_INFORMATION GIVEN:_

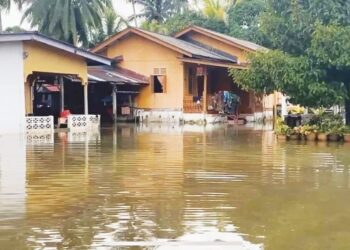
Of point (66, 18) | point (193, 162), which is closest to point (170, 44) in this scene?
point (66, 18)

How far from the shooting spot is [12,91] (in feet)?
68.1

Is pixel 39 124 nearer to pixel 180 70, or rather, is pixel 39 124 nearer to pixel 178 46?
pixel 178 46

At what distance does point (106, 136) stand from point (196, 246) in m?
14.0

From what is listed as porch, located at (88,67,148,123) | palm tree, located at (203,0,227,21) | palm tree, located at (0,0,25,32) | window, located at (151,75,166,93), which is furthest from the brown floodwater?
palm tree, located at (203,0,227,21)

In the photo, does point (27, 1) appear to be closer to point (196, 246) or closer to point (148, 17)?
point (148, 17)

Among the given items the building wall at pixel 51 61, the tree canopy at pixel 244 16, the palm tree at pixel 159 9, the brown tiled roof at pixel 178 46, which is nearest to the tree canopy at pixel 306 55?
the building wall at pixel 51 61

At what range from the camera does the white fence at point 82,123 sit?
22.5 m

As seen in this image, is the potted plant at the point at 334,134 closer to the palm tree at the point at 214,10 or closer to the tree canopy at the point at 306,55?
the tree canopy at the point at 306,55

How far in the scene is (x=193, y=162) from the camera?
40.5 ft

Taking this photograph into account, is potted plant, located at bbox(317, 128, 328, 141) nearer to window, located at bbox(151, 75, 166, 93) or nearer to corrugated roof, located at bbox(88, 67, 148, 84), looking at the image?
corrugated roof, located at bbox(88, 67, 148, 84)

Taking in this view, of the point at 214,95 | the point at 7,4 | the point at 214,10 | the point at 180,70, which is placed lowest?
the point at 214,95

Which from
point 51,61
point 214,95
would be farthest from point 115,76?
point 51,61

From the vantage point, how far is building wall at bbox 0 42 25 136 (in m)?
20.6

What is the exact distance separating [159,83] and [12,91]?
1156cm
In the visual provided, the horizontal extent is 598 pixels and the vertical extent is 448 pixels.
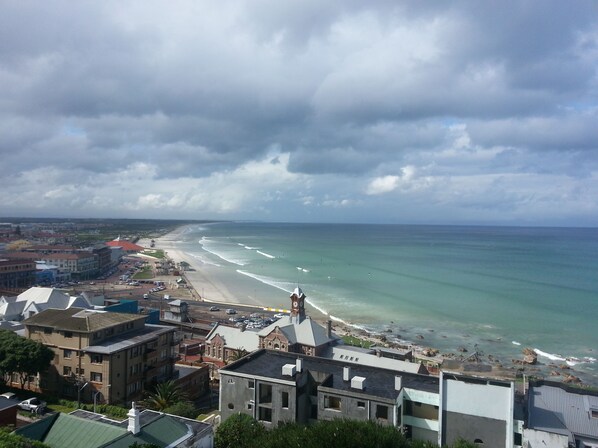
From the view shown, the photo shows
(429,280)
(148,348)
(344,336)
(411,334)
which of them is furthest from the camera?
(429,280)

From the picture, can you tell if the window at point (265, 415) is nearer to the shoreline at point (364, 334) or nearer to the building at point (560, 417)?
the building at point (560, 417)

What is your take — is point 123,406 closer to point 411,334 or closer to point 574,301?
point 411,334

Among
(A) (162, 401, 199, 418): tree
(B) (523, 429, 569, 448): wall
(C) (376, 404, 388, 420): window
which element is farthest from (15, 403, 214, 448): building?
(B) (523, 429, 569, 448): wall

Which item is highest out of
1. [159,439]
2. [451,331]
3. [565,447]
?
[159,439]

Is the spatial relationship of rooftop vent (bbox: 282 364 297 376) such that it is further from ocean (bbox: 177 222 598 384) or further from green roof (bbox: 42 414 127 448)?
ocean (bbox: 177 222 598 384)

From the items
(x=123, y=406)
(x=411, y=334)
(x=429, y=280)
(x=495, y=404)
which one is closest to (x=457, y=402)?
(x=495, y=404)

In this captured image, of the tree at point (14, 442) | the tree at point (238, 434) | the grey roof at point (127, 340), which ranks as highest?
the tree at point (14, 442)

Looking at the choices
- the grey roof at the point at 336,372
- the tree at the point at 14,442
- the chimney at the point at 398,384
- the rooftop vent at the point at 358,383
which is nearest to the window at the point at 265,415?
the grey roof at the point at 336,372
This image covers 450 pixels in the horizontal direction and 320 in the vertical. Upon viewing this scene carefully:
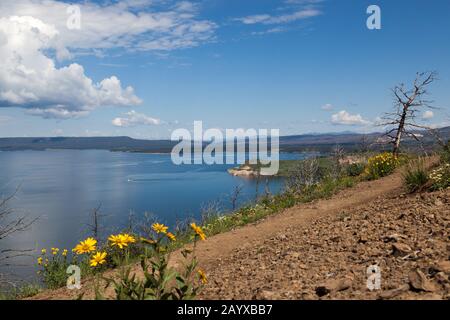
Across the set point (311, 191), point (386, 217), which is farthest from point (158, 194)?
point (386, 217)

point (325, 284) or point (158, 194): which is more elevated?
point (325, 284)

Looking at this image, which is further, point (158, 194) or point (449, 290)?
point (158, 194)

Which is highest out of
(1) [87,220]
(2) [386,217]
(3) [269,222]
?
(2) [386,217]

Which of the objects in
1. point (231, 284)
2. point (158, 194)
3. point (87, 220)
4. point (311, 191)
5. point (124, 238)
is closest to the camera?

_DIRECTIONS FOR THIS TASK:_
Give the lines of the material above as a JSON list of strings, one string per line, leaving out blank lines and the pictures.

_SOLVED EXERCISE:_
[
  "Of point (66, 18) | point (193, 162), which is closest to point (170, 44) in this scene?",
  "point (66, 18)",
  "How far from the shooting spot is [12,91] (in feet)?",
  "68.1",
  "Is pixel 39 124 nearer to pixel 180 70, or rather, is pixel 39 124 nearer to pixel 178 46?",
  "pixel 178 46",
  "At what distance does point (106, 136) stand from point (196, 246) in m?",
  "14.0",
  "From what is listed as porch, located at (88,67,148,123) | palm tree, located at (203,0,227,21) | palm tree, located at (0,0,25,32) | window, located at (151,75,166,93), which is furthest from the brown floodwater?",
  "palm tree, located at (203,0,227,21)",
  "In the photo, does point (27, 1) appear to be closer to point (196, 246) or closer to point (148, 17)?",
  "point (148, 17)",
  "Among the given items the building wall at pixel 51 61, the tree canopy at pixel 244 16, the palm tree at pixel 159 9, the brown tiled roof at pixel 178 46, which is nearest to the tree canopy at pixel 306 55?",
  "the building wall at pixel 51 61",
  "At what range from the camera does the white fence at point 82,123 sit?",
  "22.5 m",
  "As seen in this image, is the potted plant at the point at 334,134 closer to the palm tree at the point at 214,10 or closer to the tree canopy at the point at 306,55?",
  "the tree canopy at the point at 306,55",
  "How far in the scene is (x=193, y=162) from the camera?",
  "40.5 ft",
  "Taking this photograph into account, is potted plant, located at bbox(317, 128, 328, 141) nearer to window, located at bbox(151, 75, 166, 93) or nearer to corrugated roof, located at bbox(88, 67, 148, 84), looking at the image?",
  "corrugated roof, located at bbox(88, 67, 148, 84)",
  "Taking in this view, of the point at 214,95 | the point at 7,4 | the point at 214,10 | the point at 180,70, which is placed lowest?",
  "the point at 214,95",
  "Which from",
  "point 51,61",
  "point 214,95",
  "would be farthest from point 115,76?",
  "point 51,61",
  "From the vantage point, how far is building wall at bbox 0 42 25 136 (in m)?",
  "20.6",
  "What is the exact distance separating [159,83] and [12,91]?",
  "1156cm",
  "In the visual provided, the horizontal extent is 598 pixels and the vertical extent is 448 pixels.",
  "From the view shown, the photo shows",
  "(429,280)",
  "(148,348)",
  "(344,336)",
  "(411,334)",
  "which of them is furthest from the camera?",
  "(429,280)",
  "From the picture, can you tell if the window at point (265, 415) is nearer to the shoreline at point (364, 334) or nearer to the building at point (560, 417)?",
  "the building at point (560, 417)",
  "What is your take — is point 123,406 closer to point 411,334 or closer to point 574,301?",
  "point 411,334",
  "Among",
  "(A) (162, 401, 199, 418): tree",
  "(B) (523, 429, 569, 448): wall",
  "(C) (376, 404, 388, 420): window",
  "which element is farthest from (15, 403, 214, 448): building?",
  "(B) (523, 429, 569, 448): wall",
  "Which item is highest out of",
  "1. [159,439]",
  "2. [451,331]",
  "3. [565,447]",
  "?",
  "[159,439]",
  "Is the spatial relationship of rooftop vent (bbox: 282 364 297 376) such that it is further from ocean (bbox: 177 222 598 384) or further from green roof (bbox: 42 414 127 448)?",
  "ocean (bbox: 177 222 598 384)",
  "From the items",
  "(x=123, y=406)",
  "(x=411, y=334)",
  "(x=429, y=280)",
  "(x=495, y=404)",
  "which one is closest to (x=457, y=402)?",
  "(x=495, y=404)",
  "In this captured image, of the tree at point (14, 442) | the tree at point (238, 434) | the grey roof at point (127, 340), which ranks as highest?",
  "the tree at point (14, 442)",
  "Looking at the choices",
  "- the grey roof at the point at 336,372",
  "- the tree at the point at 14,442",
  "- the chimney at the point at 398,384",
  "- the rooftop vent at the point at 358,383",
  "which is nearest to the window at the point at 265,415?",
  "the grey roof at the point at 336,372",
  "This image covers 450 pixels in the horizontal direction and 320 in the vertical. Upon viewing this scene carefully:",
  "Across the set point (311, 191), point (386, 217), which is farthest from point (158, 194)?",
  "point (386, 217)",
  "point (325, 284) or point (158, 194): which is more elevated?",
  "point (325, 284)",
  "Looking at this image, which is further, point (158, 194) or point (449, 290)?",
  "point (158, 194)",
  "Which is highest out of",
  "(1) [87,220]",
  "(2) [386,217]",
  "(3) [269,222]",
  "?",
  "(2) [386,217]",
  "Which of the objects in",
  "1. point (231, 284)",
  "2. point (158, 194)",
  "3. point (87, 220)",
  "4. point (311, 191)",
  "5. point (124, 238)",
  "is closest to the camera?"
]